Good luck, though my suspicion is that the is little you can do (other than switch to FTTP) in the short term.

Thanks @CrimsonLiar, sadly no FTTP here yet or I'd have it already, I need decent broadband for work and 40/10 in this day and age just doesn't cut it. The OpenReach fibre checker currently tells me I should get FTTP by December 2026. Woo. At least I only have to wait 2 years for the POTS switch off I guess.

I think you're probably right that there's nothing I can do, I sit at the lower end of what the BT wholesale checker tells me I should get on an impacted line, and I'm well above the handback threshhold of 28mbps, it just frustates me when I used to get 55/14 not so long back, although I appreciate and understand that crosstalk is a thing.

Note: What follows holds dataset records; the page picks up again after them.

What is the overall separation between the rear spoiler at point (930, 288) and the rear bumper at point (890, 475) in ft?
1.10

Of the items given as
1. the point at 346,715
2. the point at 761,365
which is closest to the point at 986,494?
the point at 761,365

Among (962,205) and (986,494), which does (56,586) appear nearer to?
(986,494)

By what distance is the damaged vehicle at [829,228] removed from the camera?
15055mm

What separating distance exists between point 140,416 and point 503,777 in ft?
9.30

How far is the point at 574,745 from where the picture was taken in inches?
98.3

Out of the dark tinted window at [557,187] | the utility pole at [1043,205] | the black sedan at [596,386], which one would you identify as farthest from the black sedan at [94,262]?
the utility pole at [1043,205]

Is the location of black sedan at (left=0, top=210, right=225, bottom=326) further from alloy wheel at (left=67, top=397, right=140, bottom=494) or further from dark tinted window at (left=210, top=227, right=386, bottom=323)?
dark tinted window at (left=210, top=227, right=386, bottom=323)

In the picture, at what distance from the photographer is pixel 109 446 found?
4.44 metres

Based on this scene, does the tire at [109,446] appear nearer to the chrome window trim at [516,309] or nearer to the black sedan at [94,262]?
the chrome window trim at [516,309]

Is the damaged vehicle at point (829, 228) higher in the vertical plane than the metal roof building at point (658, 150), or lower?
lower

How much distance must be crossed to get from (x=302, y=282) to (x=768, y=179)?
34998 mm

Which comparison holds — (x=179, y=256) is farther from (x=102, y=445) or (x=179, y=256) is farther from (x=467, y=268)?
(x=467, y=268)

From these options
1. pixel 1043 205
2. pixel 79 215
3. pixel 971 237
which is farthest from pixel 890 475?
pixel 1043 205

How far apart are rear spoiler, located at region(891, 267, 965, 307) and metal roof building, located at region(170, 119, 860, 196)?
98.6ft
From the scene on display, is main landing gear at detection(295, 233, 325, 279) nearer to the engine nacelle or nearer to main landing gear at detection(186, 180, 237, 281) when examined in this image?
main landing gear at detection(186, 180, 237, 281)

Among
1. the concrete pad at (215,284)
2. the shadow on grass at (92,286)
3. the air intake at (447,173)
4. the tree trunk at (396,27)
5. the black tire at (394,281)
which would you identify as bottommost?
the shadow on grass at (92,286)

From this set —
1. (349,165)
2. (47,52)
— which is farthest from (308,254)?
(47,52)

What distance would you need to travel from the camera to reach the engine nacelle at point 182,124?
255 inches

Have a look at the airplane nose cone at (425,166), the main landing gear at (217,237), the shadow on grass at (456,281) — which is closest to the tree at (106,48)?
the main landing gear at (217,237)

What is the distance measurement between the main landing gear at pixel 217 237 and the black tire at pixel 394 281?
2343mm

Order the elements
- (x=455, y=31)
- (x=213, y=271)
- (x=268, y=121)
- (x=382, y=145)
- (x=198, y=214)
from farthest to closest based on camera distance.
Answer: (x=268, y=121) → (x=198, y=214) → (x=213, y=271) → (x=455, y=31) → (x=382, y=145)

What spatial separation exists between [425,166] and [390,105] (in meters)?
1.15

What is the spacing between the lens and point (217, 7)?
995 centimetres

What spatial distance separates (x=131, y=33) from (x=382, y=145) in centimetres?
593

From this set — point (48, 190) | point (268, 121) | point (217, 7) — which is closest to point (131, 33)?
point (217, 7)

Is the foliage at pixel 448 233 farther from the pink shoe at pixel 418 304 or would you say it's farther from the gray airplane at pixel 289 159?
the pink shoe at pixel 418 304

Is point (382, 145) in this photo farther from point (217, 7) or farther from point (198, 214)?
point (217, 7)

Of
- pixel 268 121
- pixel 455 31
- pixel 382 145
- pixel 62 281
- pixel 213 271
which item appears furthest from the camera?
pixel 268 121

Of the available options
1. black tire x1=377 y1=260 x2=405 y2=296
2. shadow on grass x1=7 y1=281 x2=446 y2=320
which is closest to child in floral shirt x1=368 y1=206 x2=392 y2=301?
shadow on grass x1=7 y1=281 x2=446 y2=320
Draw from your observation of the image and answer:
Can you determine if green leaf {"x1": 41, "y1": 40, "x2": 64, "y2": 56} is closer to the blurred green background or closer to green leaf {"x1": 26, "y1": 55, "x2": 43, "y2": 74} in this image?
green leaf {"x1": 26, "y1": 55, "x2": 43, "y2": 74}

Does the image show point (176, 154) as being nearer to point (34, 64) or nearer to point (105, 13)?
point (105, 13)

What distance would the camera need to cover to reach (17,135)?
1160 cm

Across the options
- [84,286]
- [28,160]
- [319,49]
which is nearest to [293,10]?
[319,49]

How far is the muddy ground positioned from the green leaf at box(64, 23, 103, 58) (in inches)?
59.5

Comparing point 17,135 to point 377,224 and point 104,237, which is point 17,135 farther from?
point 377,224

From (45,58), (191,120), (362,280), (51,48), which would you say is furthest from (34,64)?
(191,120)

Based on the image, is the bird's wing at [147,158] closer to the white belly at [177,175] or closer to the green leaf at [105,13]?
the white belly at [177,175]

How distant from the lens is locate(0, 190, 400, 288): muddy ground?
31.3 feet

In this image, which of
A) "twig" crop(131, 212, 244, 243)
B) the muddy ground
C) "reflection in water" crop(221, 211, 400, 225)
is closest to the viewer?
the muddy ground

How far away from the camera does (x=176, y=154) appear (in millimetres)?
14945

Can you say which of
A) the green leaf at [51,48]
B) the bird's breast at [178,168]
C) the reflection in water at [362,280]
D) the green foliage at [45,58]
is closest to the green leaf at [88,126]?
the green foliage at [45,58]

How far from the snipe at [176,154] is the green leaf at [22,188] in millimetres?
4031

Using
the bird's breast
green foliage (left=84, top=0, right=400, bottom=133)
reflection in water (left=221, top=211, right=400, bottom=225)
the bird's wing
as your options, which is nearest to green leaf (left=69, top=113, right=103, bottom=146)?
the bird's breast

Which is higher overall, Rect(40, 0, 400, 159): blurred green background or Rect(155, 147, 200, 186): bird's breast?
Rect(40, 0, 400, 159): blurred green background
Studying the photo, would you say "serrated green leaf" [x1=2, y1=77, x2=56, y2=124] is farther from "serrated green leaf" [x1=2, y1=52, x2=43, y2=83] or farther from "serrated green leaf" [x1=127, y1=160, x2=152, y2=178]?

Just to be clear, I'm not rebooting my router every night, I can reset the stats via the web interface on the router, I did that last night as I wanted to get an idea from a fixed point in time because I planned on posting this today. I almost never reboot my router, it frequently has an uptime measured in months.

Jayach
16: Advanced member
16: Advanced member

As you obviously understand, the speed is dependant on the length and condition of the line.

Over time the line can degrade (corroded joints, water ingress etc) so only Openreach can investigate those, and Vodafone would need to call them out.

As the copper service is being phased out they seem less willing to spend money keeping it in "tip-top" condition, so as long as you have a working service that is possibly the best you can hope for.

However I would start by trying a line test from Vodafone, if that finds problems it can call an engineer out.